Ahn (Luxembourg) (AFP) – Sans glyphosate, « c’est beaucoup plus de travail et d’énergie »: dans ses vignes, le Luxembourgeois Roger Demuth a dû abandonner pendant deux ans l’herbicide controversé, interdit par le Grand-Duché et qui y reste boudé malgré sa réautorisation au printemps dernier.
Les Vingt-Sept se prononceront le 13 octobre sur la proposition de la Commission de reconduire pour dix ans dans l’UE l’autorisation de cet herbicide soupçonné d’être cancérigène mais pour lequel le régulateur européen n’a identifié aucun niveau de risque justifiant l’interdiction.
Jusqu’ici, le Luxembourg est le seul pays européen à avoir banni la commercialisation du glyphosate, à partir de janvier 2021, avant que la justice du Grand-Duché ne lève en avril dernier cette interdiction jugée contraire aux règles de l’UE, qui l’autorisait jusqu’en décembre 2023.
[À lire aussi Glyphosate: Bruxelles propose de renouveler pour 10 ans l’autorisation dans l’UE]
Pendant plus de deux ans, les agriculteurs luxembourgeois ont cependant dû apprendre à s’en passer: cela a souvent nécessité l’acquisition de nouvelles machines pour désherber mécaniquement, avec du temps de travail et des dépenses de carburant accrus –au total un coût multiplié par trois.
« Il faut passer avec les tracteurs 5 ou 6 fois, si c’est une année plus humide, pour que les mauvaises herbes ne poussent pas trop haut » entre les ceps, explique Roger Demuth, dont les vignes occupent des pentes vertigineuses près de la frontière allemande.
« Pour désherber un hectare de vigne avec ces brosses rotatives, on met facilement 4 heures, contre une heure avec le glyphosate (…) Sans matériel performant, vous pouvez compter vingt heures… », confirme son voisin vigneron Armand Schmit, dont les deux fils assurent ces nouvelles tâches. Leur domaine de 14 hectares était cependant passé au bio dès le millésime 2020.
[À lire aussi Les fourmis protègent mieux les cultures que les pesticides]
D’autres viticulteurs réemploient aujourd’hui l’herbicide mais assurent avoir modifié leurs pratiques: « On essaye d’en utiliser le moins possible », insiste Roger Demuth.
« Image de marque »
Avant l’interdiction, le Luxembourg consommait 13,6 tonnes de glyphosate par an. Si les chiffres pour 2023 ne sont pas connus, sa réautorisation n’a pas entraîné de retour en grâce massif.

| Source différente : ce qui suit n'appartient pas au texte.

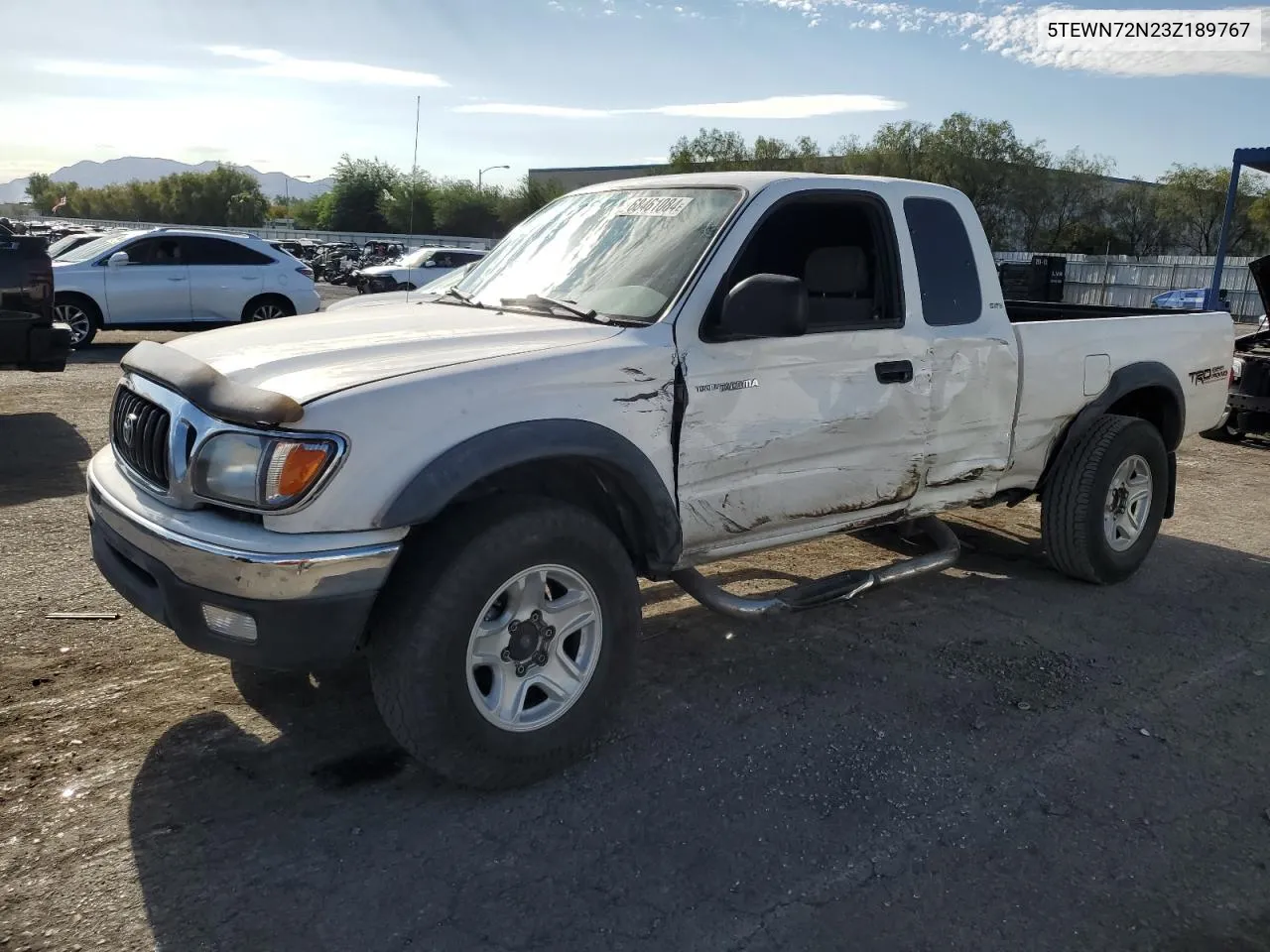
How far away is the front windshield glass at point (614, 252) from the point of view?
390cm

De fait, 80% des exploitations ont conclu avec le gouvernement des « contrats » de cinq ans, proposés dès 2019 et qui courent toujours, selon lesquels ils renoncent au glyphosate en échange de subventions (30 euros/hectare pour les terres arables, 100 euros pour l’arboriculture).
« Cela montre que le besoin de glyphosate n’était pas si crucial au Luxembourg, où dominent les fermes d’élevage », situation différente des grandes régions céréalières françaises par exemple, explique Christian Wester, éleveur laitier et président du syndicat majoritaire Centrale paysanne.
Lui-même, dont l’exploitation compte 400 bovins et 200 hectares pour moitié en cultures fourragères, a pourtant refusé un tel contrat, critiquant à l’unisson de son syndicat l’interdiction du glyphosate imposée aux agriculteurs « sans leur laisser le choix ».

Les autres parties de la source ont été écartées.